**TRY IT**
Transcribe the data in full; each line must match exactly.

▼▼▼

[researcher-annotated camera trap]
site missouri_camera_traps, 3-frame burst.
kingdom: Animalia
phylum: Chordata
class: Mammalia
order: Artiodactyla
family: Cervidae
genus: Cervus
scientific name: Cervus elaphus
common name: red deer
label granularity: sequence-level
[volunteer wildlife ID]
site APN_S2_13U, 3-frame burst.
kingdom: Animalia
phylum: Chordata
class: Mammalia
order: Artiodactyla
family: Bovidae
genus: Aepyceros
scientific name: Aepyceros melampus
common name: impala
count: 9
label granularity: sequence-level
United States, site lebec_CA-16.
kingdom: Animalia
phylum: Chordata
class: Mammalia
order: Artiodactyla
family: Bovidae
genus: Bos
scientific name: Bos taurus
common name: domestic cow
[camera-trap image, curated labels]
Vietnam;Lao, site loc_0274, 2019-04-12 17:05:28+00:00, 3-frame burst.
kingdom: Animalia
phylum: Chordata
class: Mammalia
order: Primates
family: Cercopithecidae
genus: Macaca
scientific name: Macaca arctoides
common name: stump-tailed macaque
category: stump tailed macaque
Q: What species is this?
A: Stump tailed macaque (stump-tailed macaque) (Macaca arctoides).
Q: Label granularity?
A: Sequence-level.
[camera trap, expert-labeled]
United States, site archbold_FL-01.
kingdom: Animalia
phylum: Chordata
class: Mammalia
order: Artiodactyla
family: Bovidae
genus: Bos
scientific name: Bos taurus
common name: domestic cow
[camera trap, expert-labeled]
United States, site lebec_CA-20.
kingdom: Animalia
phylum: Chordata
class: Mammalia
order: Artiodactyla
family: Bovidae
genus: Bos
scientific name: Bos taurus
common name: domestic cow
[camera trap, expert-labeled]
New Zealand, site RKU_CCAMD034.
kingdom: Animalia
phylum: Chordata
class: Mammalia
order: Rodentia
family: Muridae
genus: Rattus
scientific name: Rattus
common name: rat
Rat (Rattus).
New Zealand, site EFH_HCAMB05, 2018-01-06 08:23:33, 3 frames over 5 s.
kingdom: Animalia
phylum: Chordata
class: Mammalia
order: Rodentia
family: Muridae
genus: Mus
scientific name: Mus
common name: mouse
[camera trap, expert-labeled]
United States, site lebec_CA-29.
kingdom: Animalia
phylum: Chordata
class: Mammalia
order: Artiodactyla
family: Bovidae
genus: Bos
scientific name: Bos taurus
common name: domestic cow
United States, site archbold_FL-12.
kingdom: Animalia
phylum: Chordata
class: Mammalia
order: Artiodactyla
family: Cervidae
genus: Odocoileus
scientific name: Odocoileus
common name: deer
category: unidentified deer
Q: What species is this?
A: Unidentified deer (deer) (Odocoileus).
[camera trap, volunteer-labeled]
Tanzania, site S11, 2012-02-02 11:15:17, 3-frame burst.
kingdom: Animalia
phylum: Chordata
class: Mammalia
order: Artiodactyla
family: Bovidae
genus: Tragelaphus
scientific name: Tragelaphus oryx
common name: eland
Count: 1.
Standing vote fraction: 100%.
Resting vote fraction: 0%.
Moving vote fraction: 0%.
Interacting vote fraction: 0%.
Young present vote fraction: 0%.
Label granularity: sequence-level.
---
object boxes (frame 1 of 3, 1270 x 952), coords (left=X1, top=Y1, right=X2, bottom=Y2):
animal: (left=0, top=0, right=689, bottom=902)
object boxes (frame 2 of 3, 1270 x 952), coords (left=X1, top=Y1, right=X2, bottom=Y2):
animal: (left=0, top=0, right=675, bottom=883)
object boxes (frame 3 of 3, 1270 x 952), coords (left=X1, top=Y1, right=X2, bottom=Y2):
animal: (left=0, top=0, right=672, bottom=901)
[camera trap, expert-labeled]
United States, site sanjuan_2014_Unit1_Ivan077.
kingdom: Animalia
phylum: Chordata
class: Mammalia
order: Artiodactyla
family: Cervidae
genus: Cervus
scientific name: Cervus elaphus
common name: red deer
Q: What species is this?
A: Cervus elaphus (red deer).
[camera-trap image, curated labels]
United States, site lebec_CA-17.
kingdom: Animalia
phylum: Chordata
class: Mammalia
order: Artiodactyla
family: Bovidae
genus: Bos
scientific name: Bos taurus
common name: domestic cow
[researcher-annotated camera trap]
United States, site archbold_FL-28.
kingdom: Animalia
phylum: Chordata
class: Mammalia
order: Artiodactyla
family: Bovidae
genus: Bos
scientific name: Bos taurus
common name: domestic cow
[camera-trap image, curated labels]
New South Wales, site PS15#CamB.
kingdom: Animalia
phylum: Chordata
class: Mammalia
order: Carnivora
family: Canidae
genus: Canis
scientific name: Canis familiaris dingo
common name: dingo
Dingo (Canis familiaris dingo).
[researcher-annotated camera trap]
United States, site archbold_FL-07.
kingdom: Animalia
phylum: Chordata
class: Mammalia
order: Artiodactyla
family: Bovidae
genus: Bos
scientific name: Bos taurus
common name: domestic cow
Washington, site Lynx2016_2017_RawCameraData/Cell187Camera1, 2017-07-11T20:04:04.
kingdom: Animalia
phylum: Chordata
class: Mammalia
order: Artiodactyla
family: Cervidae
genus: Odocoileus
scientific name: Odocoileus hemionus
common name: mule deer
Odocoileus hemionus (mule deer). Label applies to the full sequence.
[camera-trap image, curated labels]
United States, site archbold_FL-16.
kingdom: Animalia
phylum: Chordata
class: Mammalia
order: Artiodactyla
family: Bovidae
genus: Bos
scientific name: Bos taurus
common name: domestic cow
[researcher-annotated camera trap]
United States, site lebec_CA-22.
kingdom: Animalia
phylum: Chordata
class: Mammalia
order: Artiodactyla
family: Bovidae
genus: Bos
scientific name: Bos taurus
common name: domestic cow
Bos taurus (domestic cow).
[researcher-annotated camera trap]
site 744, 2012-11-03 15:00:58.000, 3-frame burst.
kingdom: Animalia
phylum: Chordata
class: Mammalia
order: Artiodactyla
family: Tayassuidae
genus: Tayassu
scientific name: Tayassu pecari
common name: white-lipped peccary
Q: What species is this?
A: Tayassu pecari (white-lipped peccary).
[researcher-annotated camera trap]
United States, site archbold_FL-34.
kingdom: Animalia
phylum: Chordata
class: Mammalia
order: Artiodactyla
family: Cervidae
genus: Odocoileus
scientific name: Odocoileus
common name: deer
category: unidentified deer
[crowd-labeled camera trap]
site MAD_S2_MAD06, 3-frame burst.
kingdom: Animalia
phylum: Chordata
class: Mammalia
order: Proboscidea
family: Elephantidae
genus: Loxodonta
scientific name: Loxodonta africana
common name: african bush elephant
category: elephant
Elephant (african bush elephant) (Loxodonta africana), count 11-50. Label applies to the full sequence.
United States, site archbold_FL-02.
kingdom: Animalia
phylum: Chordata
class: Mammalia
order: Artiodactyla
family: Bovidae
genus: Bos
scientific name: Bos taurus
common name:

▲▲▲

**SOLUTION TO THE EXERCISE**
[researcher-annotated camera trap]
site missouri_camera_traps, 3-frame burst.
kingdom: Animalia
phylum: Chordata
class: Mammalia
order: Artiodactyla
family: Cervidae
genus: Cervus
scientific name: Cervus elaphus
common name: red deer
label granularity: sequence-level
[volunteer wildlife ID]
site APN_S2_13U, 3-frame burst.
kingdom: Animalia
phylum: Chordata
class: Mammalia
order: Artiodactyla
family: Bovidae
genus: Aepyceros
scientific name: Aepyceros melampus
common name: impala
count: 9
label granularity: sequence-level
United States, site lebec_CA-16.
kingdom: Animalia
phylum: Chordata
class: Mammalia
order: Artiodactyla
family: Bovidae
genus: Bos
scientific name: Bos taurus
common name: domestic cow
[camera-trap image, curated labels]
Vietnam;Lao, site loc_0274, 2019-04-12 17:05:28+00:00, 3-frame burst.
kingdom: Animalia
phylum: Chordata
class: Mammalia
order: Primates
family: Cercopithecidae
genus: Macaca
scientific name: Macaca arctoides
common name: stump-tailed macaque
category: stump tailed macaque
Q: What species is this?
A: Stump tailed macaque (stump-tailed macaque) (Macaca arctoides).
Q: Label granularity?
A: Sequence-level.
[camera trap, expert-labeled]
United States, site archbold_FL-01.
kingdom: Animalia
phylum: Chordata
class: Mammalia
order: Artiodactyla
family: Bovidae
genus: Bos
scientific name: Bos taurus
common name: domestic cow
[camera trap, expert-labeled]
United States, site lebec_CA-20.
kingdom: Animalia
phylum: Chordata
class: Mammalia
order: Artiodactyla
family: Bovidae
genus: Bos
scientific name: Bos taurus
common name: domestic cow
[camera trap, expert-labeled]
New Zealand, site RKU_CCAMD034.
kingdom: Animalia
phylum: Chordata
class: Mammalia
order: Rodentia
family: Muridae
genus: Rattus
scientific name: Rattus
common name: rat
Rat (Rattus).
New Zealand, site EFH_HCAMB05, 2018-01-06 08:23:33, 3 frames over 5 s.
kingdom: Animalia
phylum: Chordata
class: Mammalia
order: Rodentia
family: Muridae
genus: Mus
scientific name: Mus
common name: mouse
[camera trap, expert-labeled]
United States, site lebec_CA-29.
kingdom: Animalia
phylum: Chordata
class: Mammalia
order: Artiodactyla
family: Bovidae
genus: Bos
scientific name: Bos taurus
common name: domestic cow
United States, site archbold_FL-12.
kingdom: Animalia
phylum: Chordata
class: Mammalia
order: Artiodactyla
family: Cervidae
genus: Odocoileus
scientific name: Odocoileus
common name: deer
category: unidentified deer
Q: What species is this?
A: Unidentified deer (deer) (Odocoileus).
[camera trap, volunteer-labeled]
Tanzania, site S11, 2012-02-02 11:15:17, 3-frame burst.
kingdom: Animalia
phylum: Chordata
class: Mammalia
order: Artiodactyla
family: Bovidae
genus: Tragelaphus
scientific name: Tragelaphus oryx
common name: eland
Count: 1.
Standing vote fraction: 100%.
Resting vote fraction: 0%.
Moving vote fraction: 0%.
Interacting vote fraction: 0%.
Young present vote fraction: 0%.
Label granularity: sequence-level.
---
object boxes (frame 1 of 3, 1270 x 952), coords (left=X1, top=Y1, right=X2, bottom=Y2):
animal: (left=0, top=0, right=689, bottom=902)
object boxes (frame 2 of 3, 1270 x 952), coords (left=X1, top=Y1, right=X2, bottom=Y2):
animal: (left=0, top=0, right=675, bottom=883)
object boxes (frame 3 of 3, 1270 x 952), coords (left=X1, top=Y1, right=X2, bottom=Y2):
animal: (left=0, top=0, right=672, bottom=901)
[camera trap, expert-labeled]
United States, site sanjuan_2014_Unit1_Ivan077.
kingdom: Animalia
phylum: Chordata
class: Mammalia
order: Artiodactyla
family: Cervidae
genus: Cervus
scientific name: Cervus elaphus
common name: red deer
Q: What species is this?
A: Cervus elaphus (red deer).
[camera-trap image, curated labels]
United States, site lebec_CA-17.
kingdom: Animalia
phylum: Chordata
class: Mammalia
order: Artiodactyla
family: Bovidae
genus: Bos
scientific name: Bos taurus
common name: domestic cow
[researcher-annotated camera trap]
United States, site archbold_FL-28.
kingdom: Animalia
phylum: Chordata
class: Mammalia
order: Artiodactyla
family: Bovidae
genus: Bos
scientific name: Bos taurus
common name: domestic cow
[camera-trap image, curated labels]
New South Wales, site PS15#CamB.
kingdom: Animalia
phylum: Chordata
class: Mammalia
order: Carnivora
family: Canidae
genus: Canis
scientific name: Canis familiaris dingo
common name: dingo
Dingo (Canis familiaris dingo).
[researcher-annotated camera trap]
United States, site archbold_FL-07.
kingdom: Animalia
phylum: Chordata
class: Mammalia
order: Artiodactyla
family: Bovidae
genus: Bos
scientific name: Bos taurus
common name: domestic cow
Washington, site Lynx2016_2017_RawCameraData/Cell187Camera1, 2017-07-11T20:04:04.
kingdom: Animalia
phylum: Chordata
class: Mammalia
order: Artiodactyla
family: Cervidae
genus: Odocoileus
scientific name: Odocoileus hemionus
common name: mule deer
Odocoileus hemionus (mule deer). Label applies to the full sequence.
[camera-trap image, curated labels]
United States, site archbold_FL-16.
kingdom: Animalia
phylum: Chordata
class: Mammalia
order: Artiodactyla
family: Bovidae
genus: Bos
scientific name: Bos taurus
common name: domestic cow
[researcher-annotated camera trap]
United States, site lebec_CA-22.
kingdom: Animalia
phylum: Chordata
class: Mammalia
order: Artiodactyla
family: Bovidae
genus: Bos
scientific name: Bos taurus
common name: domestic cow
Bos taurus (domestic cow).
[researcher-annotated camera trap]
site 744, 2012-11-03 15:00:58.000, 3-frame burst.
kingdom: Animalia
phylum: Chordata
class: Mammalia
order: Artiodactyla
family: Tayassuidae
genus: Tayassu
scientific name: Tayassu pecari
common name: white-lipped peccary
Q: What species is this?
A: Tayassu pecari (white-lipped peccary).
[researcher-annotated camera trap]
United States, site archbold_FL-34.
kingdom: Animalia
phylum: Chordata
class: Mammalia
order: Artiodactyla
family: Cervidae
genus: Odocoileus
scientific name: Odocoileus
common name: deer
category: unidentified deer
[crowd-labeled camera trap]
site MAD_S2_MAD06, 3-frame burst.
kingdom: Animalia
phylum: Chordata
class: Mammalia
order: Proboscidea
family: Elephantidae
genus: Loxodonta
scientific name: Loxodonta africana
common name: african bush elephant
category: elephant
Elephant (african bush elephant) (Loxodonta africana), count 11-50. Label applies to the full sequence.
United States, site archbold_FL-02.
kingdom: Animalia
phylum: Chordata
class: Mammalia
order: Artiodactyla
family: Bovidae
genus: Bos
scientific name: Bos taurus
common name:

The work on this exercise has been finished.